** Text shown **
▬▬▬▬▬▬▬▬▬▬

Anatomical Rap by Dr Christopher See


This “rap” looks at two main anatomical motions which are complex in terms of their muscular anatomy – shoulder flexion and shoulder abduction, by looking at a well known physiological position of gangster rappers; the Gangster Lean. This position is adopted whilst driving to put one hand on the wheel, and the other around the seat or companion of the driver of a car.


When you hear a rapper say “Gansta Lean”

Anatomically, this is what I think he means,

Flexion at the shoulder to hold the wheel,

Pec major and deltoid, they’re the big deal,

Coracobrachialis and a bit of biceps,

The other arm up has only has three steps,

For shoulder abduction, its supraspinatus,

Only 20 degrees though, for all of you haters,

Deltoid keeps it going til it can’t go no more,

Then scapula rotation like a touchdown score,

(For further anatomical details and explanation..)


The first main player in shoulder flexion is the large anterior muscle which originates from the anterior thoracic wall – Pectoralis Major. This has origins from the sternum, top 6 costal cartilages as far as the aponeurosis of external oblique. This inserts into the humerus on the lateral lip of the intertubercular groove, and as you can imagine from its anterior position, pulls the humerus forward on contraction.

The second main player is Deltoid, and in particular the anterior fibres. This muscle operates in a slightly different way – coming from the lateral clavicle, acromion and superior aspects of the scapula, and attaches on the far side of the humerus at the deltoid tuberosity. Later we will see that contraction of the other portions of this muscle also help abduction.

Hence the “Big Deal” associated with these muscles – they are big, and important in shoulder flexion.

However, other muscles play a role in flexion, and Coracobrachialis is one of them – reading from the name “coraco” from the coracoids process of the scapula, leads to the “brachialis” part – the medial humerus which is its insertion. This is involved in adduction as well as shoulder flexion.

Lastly, and perhaps unfairly belittled by the rap, was Biceps Brachii – spanning two joints, this muscle coming from the coracoid   process again, and its long head from the supraglenoid tubercle, inserts way down on the radius. However, given its anterior course, it weakly assists in the shoulder flexion.

▬▬▬▬▬▬▬▬▬▬

** Data for analysis **
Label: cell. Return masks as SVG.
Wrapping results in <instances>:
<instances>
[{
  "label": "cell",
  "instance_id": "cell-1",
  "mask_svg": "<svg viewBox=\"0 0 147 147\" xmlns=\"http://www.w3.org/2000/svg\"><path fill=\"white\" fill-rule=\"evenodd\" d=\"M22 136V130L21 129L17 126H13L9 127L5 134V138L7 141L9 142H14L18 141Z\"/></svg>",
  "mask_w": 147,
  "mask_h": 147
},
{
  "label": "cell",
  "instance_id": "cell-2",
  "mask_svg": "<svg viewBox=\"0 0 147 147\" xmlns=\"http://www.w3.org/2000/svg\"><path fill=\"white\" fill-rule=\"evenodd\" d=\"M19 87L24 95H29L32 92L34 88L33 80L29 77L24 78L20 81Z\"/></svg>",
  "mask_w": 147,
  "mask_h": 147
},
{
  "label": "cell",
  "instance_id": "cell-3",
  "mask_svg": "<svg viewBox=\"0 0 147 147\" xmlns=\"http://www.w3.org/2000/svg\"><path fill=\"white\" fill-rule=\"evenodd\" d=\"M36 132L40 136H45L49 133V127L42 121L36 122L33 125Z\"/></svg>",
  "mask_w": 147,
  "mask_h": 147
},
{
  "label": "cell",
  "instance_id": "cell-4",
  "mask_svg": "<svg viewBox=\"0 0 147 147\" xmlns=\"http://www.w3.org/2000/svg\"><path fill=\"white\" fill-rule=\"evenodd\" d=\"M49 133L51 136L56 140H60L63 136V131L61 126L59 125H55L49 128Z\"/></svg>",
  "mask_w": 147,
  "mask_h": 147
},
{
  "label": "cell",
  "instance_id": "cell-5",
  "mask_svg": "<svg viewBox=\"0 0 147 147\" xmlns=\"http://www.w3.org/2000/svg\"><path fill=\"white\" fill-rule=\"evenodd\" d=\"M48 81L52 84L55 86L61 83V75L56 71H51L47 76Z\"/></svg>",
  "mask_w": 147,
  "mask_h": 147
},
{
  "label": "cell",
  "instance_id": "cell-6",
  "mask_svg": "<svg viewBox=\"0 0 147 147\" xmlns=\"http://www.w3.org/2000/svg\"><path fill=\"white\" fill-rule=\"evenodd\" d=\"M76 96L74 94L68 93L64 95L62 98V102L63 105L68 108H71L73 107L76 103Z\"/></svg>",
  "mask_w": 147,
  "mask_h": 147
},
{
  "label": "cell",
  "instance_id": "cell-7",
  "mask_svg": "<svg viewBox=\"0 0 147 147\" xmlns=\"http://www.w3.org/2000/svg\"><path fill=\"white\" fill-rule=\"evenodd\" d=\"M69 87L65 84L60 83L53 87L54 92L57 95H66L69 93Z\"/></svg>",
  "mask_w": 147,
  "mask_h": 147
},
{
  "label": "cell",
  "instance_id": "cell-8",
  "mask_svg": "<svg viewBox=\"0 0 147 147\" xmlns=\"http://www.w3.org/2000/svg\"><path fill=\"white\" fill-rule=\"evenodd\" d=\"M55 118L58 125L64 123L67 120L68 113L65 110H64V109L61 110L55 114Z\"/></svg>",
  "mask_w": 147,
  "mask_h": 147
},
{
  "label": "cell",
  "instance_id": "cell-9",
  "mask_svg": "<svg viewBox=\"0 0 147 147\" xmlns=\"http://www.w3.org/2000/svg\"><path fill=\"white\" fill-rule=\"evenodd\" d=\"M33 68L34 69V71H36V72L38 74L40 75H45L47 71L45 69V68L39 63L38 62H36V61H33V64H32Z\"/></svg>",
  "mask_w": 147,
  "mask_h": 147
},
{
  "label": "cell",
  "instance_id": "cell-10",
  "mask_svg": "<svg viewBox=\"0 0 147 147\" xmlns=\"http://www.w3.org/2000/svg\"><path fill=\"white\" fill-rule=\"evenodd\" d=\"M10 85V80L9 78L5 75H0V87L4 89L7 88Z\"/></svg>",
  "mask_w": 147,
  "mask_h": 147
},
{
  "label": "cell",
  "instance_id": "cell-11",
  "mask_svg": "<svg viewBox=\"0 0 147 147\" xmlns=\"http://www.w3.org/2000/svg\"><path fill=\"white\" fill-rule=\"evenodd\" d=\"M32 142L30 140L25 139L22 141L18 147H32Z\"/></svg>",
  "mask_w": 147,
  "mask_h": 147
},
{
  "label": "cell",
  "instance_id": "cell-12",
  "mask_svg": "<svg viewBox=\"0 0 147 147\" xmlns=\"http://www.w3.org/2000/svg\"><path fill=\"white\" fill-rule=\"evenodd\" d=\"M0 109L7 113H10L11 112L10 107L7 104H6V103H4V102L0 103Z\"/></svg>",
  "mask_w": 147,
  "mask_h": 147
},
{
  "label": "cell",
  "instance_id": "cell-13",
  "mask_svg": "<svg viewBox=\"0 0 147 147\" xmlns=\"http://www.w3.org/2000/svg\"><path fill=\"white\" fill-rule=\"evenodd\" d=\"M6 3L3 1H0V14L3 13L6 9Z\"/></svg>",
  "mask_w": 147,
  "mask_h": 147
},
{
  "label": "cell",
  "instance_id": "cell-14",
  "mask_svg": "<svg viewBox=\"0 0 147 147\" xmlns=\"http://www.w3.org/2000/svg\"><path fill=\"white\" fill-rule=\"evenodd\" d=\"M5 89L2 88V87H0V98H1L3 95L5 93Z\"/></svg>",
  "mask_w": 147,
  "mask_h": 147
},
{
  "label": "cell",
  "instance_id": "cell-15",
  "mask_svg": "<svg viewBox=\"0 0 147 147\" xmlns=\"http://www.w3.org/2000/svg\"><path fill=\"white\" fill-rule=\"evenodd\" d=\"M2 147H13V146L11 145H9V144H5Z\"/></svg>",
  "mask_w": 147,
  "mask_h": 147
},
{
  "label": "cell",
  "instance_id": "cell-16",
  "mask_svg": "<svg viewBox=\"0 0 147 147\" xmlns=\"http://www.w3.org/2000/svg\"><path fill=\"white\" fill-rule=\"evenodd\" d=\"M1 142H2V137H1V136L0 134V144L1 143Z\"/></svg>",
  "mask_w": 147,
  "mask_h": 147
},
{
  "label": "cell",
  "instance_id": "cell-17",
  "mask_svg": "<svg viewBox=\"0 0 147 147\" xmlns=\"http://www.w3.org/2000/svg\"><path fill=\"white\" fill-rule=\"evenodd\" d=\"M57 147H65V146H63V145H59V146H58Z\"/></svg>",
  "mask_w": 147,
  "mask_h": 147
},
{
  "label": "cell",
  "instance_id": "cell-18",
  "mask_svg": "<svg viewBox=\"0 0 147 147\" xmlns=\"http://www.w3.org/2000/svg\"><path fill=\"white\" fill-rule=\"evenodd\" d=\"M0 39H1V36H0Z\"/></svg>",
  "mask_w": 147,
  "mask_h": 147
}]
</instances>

▬▬▬▬▬▬▬▬▬▬

** Activity 1 **
Decide whether each statement agrees with the anatomical rap. Answer yes or no for each, and quote the deciding words.
(a) Pectoralis Major inserts into the humerus on the lateral lip of the intertubercular groove.
(b) Supraspinatus carries shoulder abduction through 90 degrees.
(c) Biceps Brachii strongly assists in shoulder flexion.
** Activity 2 **
Answer these questions from the anatomical rap.
(a) During what activity is the Gangster Lean position adopted?
(b) Where on the humerus does Deltoid attach?
(c) Besides shoulder flexion, what movement is Coracobrachialis involved in?
** Activity 3 **
Repeat the part of the anatomical rap starting at "For shoulder abduction, its" and ending at "forward on contraction.".
Answer using only the anatomical rap, not the records.

** Exercise solution 1 **
(a) Yes: "This inserts into the humerus on the lateral lip of the intertubercular groove"
(b) No: "Only 20 degrees though, for all of you haters"
(c) No: "it weakly assists in the shoulder flexion"

** Exercise solution 2 **
(a) Driving
(b) At the deltoid tuberosity
(c) Adduction

** Exercise solution 3 **
For shoulder abduction, its supraspinatus,

Only 20 degrees though, for all of you haters,

Deltoid keeps it going til it can’t go no more,

Then scapula rotation like a touchdown score,

(For further anatomical details and explanation..)


The first main player in shoulder flexion is the large anterior muscle which originates from the anterior thoracic wall – Pectoralis Major. This has origins from the sternum, top 6 costal cartilages as far as the aponeurosis of external oblique. This inserts into the humerus on the lateral lip of the intertubercular groove, and as you can imagine from its anterior position, pulls the humerus forward on contraction.